START Document segment

In step S319, the two intermediate grid (which have overlapping cells) are resolved to provide a single stair-stepped approximation of the geological discontinuity (see FIG. 5F). In some examples, FIG. 5F is the ‘final product’ of the dual cookie cutter. The SGrid of FIG. 5F is sub-portion of the grids of FIGS. 1-3.
In some examples, this of step S319 resolving may require merging cells and/or eliminating vertices and/or eliminating cells in order for the ‘contradictory location’ to only be a part of a single sub-region.
One common feature of both the intermediate grids of FIGS. 5B-5D and of the ‘resolved grid’ of FIG. 5F is that both grids may include cells that are internally divided by a geological discontinuity (e.g. a fault).
FIGS. 6A-6B relate to the example of FIG. 3 where individual cells in sub-region II 120 are labelled as 240, while individual cells in sub-region III 130 are labelled as 260.
Embodiments of the present invention relate to methods and apparatus for transforming SGrids that include “vertical” stair-step representations of geological discontinuities in a direction perpendicular to the reference horizons.
Although the SGrid 1004 of FIG. 1-5 was generated using the dual-cookie cutter stratigraphic grid partitioning technique of US 2008/0243454, it is appreciated that other techniques may be utilize to generate ‘stair-step’ approximations of geological discontinuities.
As noted above, although many examples of dual cookie cutter partitioning technique relate hexahedral cells having angles that approximate right angles and faces nevertheless, as was noted in US 2008/0243454, this is not a limitation. Thus, the dual cookie cutter technique may be employed to generate cells whose top and bottom facets (i.e. which are each substantially coplanar with a local plane tangent to an horizon) have a polygonal shape rather than quadrangular shape.
In one example, the top and bottom facets (i.e. which are each substantially coplanar with a local plane of a ‘reference horizon’) have a triangular shape, and the cells generated using the dual cookie cutter technique have the shape of a triangular prism. In another example, the top and bottom faces have a hexagon shape, and the cells. In both of these cases, the lateral cells are quadrilateral (for example, substantially rectangular) and approximately orthogonal to the local plane of a reference horizon. In both of these cases, it is possible that the approximation of the geological discontinuity (e.g. fault) within the local plane of a reference horizon may be ‘zig-zag’ rather than ‘stair-stepped,’ the approximation of the geological discontinuity in the direction normal to the local plane of a reference horizon (i.e. in substantially the ‘vertical’ direction) remains a ‘stair-stepped’ approximation. This is because even these cells have a quadrilateral (e.g. substantially rectangular) shape in the direction normal to the local plane of a reference horizon.

END Document segment
START Records

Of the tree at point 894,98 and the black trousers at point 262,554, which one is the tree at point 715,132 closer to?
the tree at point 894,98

END Records
START Records

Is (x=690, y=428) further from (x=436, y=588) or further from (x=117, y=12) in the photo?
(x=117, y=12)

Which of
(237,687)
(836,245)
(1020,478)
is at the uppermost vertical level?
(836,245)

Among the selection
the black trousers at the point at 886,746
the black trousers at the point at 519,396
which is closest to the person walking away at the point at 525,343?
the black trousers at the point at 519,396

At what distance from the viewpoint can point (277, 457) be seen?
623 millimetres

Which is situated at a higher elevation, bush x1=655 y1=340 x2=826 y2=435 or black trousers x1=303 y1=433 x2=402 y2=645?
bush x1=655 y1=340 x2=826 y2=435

END Records

● **Exercise instructions**
(1) In the passage on stair-stepped grids, what shape do the dual cookie cutter cells take when their top and bottom facets are triangular?
(2) Reproduce the part of the passage on stair-stepped grids starting at "One common feature" and ending at "the reference horizons.".
The rows come from a different source than the passage on stair-stepped grids.

● **Exercise responses**
(1) They have the shape of a triangular prism.

(2)
One common feature of both the intermediate grids of FIGS. 5B-5D and of the ‘resolved grid’ of FIG. 5F is that both grids may include cells that are internally divided by a geological discontinuity (e.g. a fault).
FIGS. 6A-6B relate to the example of FIG. 3 where individual cells in sub-region II 120 are labelled as 240, while individual cells in sub-region III 130 are labelled as 260.
Embodiments of the present invention relate to methods and apparatus for transforming SGrids that include “vertical” stair-step representations of geological discontinuities in a direction perpendicular to the reference horizons.